TASK INSTRUCTIONS:
Reproduce all of the records below verbatim, line for line.

Items taken from a data source:
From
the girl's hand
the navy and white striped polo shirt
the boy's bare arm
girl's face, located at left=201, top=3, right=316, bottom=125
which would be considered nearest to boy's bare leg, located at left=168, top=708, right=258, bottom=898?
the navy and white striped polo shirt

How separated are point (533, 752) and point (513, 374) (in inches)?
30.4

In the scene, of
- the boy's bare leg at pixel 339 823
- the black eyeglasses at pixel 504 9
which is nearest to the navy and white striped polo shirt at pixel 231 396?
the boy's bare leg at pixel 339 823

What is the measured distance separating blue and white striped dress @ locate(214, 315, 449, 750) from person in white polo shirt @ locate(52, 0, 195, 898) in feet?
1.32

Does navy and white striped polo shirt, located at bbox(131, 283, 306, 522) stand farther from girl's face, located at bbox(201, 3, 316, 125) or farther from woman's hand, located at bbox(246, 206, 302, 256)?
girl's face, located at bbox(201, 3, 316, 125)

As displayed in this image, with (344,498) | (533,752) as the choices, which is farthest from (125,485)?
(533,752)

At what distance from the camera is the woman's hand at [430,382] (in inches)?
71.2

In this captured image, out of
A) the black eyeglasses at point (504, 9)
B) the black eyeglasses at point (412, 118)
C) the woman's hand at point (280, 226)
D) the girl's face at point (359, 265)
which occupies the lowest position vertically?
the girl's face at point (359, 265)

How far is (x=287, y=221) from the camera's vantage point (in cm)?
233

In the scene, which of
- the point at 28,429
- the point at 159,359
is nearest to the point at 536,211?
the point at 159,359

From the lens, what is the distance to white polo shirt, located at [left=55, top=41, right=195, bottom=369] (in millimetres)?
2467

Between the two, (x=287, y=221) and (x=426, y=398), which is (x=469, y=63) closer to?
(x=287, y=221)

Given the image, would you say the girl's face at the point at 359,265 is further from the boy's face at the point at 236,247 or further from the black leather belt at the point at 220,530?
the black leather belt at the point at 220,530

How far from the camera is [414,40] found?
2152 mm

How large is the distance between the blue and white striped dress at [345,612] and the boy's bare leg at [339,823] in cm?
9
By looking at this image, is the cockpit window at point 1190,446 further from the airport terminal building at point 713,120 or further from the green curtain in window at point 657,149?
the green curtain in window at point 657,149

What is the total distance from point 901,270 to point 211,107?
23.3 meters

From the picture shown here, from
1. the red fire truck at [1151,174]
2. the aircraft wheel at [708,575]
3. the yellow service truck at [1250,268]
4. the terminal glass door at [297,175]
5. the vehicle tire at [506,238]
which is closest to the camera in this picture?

FINISHED EXERCISE:
From
the girl's hand
the navy and white striped polo shirt
the boy's bare arm
girl's face, located at left=201, top=3, right=316, bottom=125
which would be considered nearest to boy's bare leg, located at left=168, top=708, right=258, bottom=898?
the navy and white striped polo shirt

How separated are point (533, 752) and point (513, 374) (in inches)?
30.4

In the scene, of
- the boy's bare leg at pixel 339 823
- the black eyeglasses at pixel 504 9
which is nearest to the navy and white striped polo shirt at pixel 231 396?
the boy's bare leg at pixel 339 823

What is the measured distance separating blue and white striped dress @ locate(214, 315, 449, 750) from person in white polo shirt @ locate(52, 0, 195, 898) in feet?
1.32

Does navy and white striped polo shirt, located at bbox(131, 283, 306, 522) stand farther from girl's face, located at bbox(201, 3, 316, 125) or farther from woman's hand, located at bbox(246, 206, 302, 256)?
girl's face, located at bbox(201, 3, 316, 125)

As displayed in this image, with (344,498) | (533,752) as the choices, which is farthest from (125,485)?
(533,752)

At what distance from the camera is the woman's hand at [430,382] (in inches)?
71.2

In this captured image, out of
A) the black eyeglasses at point (504, 9)
B) the black eyeglasses at point (412, 118)
C) the woman's hand at point (280, 226)
D) the girl's face at point (359, 265)
which occupies the lowest position vertically?
the girl's face at point (359, 265)

How far is (x=287, y=221) from the camera's vantage point (in cm)?
233

In the scene, which of
- the point at 28,429
- the point at 159,359
is nearest to the point at 536,211?
the point at 159,359

From the lens, what is the distance to white polo shirt, located at [left=55, top=41, right=195, bottom=369] (in millimetres)?
2467

Between the two, (x=287, y=221) and (x=426, y=398), which is (x=469, y=63) closer to?
(x=287, y=221)

Given the image, would you say the girl's face at the point at 359,265 is further from the boy's face at the point at 236,247 or further from the black leather belt at the point at 220,530?
the black leather belt at the point at 220,530

How far from the camera is [414,40] found?
2152 mm

How large is the distance between the blue and white striped dress at [345,612] and the boy's bare leg at [339,823] in cm?
9
By looking at this image, is the cockpit window at point 1190,446 further from the airport terminal building at point 713,120 or further from the green curtain in window at point 657,149?
the green curtain in window at point 657,149

What is the total distance from point 901,270 to point 211,107?
23.3 meters

From the picture shown here, from
1. the red fire truck at [1151,174]
2. the aircraft wheel at [708,575]
3. the yellow service truck at [1250,268]
4. the terminal glass door at [297,175]
5. the vehicle tire at [506,238]
which is closest to the camera in this picture?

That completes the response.